[Opening RECORDS PROVIDED section]

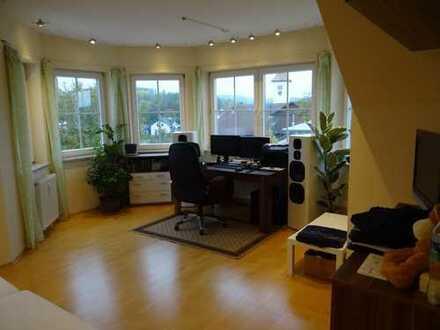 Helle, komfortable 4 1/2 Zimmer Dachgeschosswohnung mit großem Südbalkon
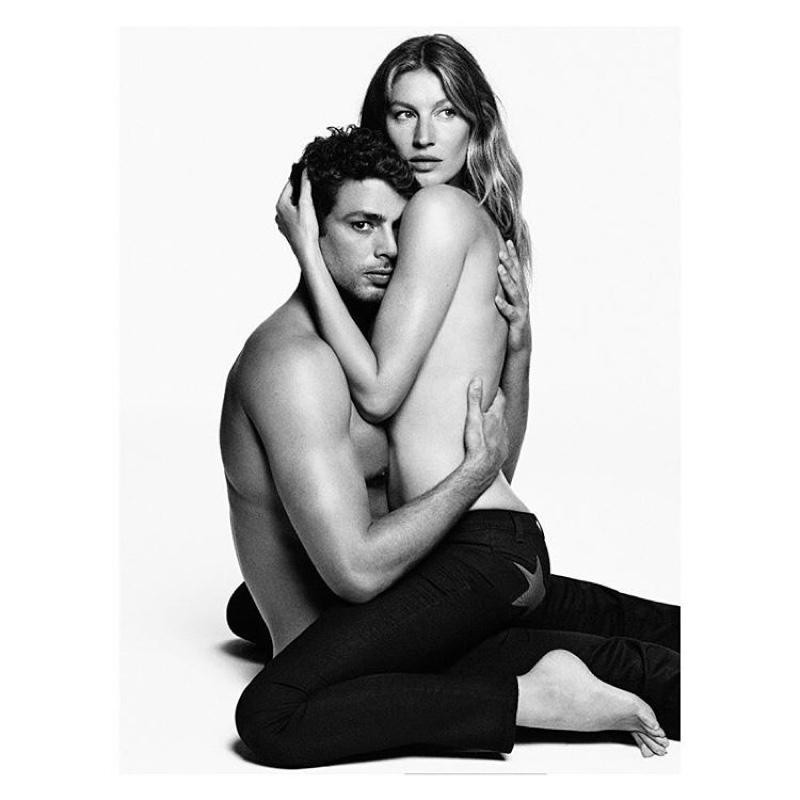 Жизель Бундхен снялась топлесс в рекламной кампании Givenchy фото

[Closing RECORDS PROVIDED section]
[Opening RECORDS PROVIDED section]

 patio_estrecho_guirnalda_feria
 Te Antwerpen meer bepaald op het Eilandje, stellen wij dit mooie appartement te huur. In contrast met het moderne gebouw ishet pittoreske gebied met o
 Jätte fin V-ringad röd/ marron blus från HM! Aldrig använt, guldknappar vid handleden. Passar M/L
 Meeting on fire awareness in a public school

[Closing RECORDS PROVIDED section]

TASK INSTRUCTIONS: Beginning at the line with "Te Antwerpen meer" and ending at the line with "Meeting on fire awareness in a public school", reproduce each line of the data above exactly, and add no other lines.

ANSWER TO THIS PROBLEM:
 Te Antwerpen meer bepaald op het Eilandje, stellen wij dit mooie appartement te huur. In contrast met het moderne gebouw ishet pittoreske gebied met o
 Jätte fin V-ringad röd/ marron blus från HM! Aldrig använt, guldknappar vid handleden. Passar M/L
 Meeting on fire awareness in a public school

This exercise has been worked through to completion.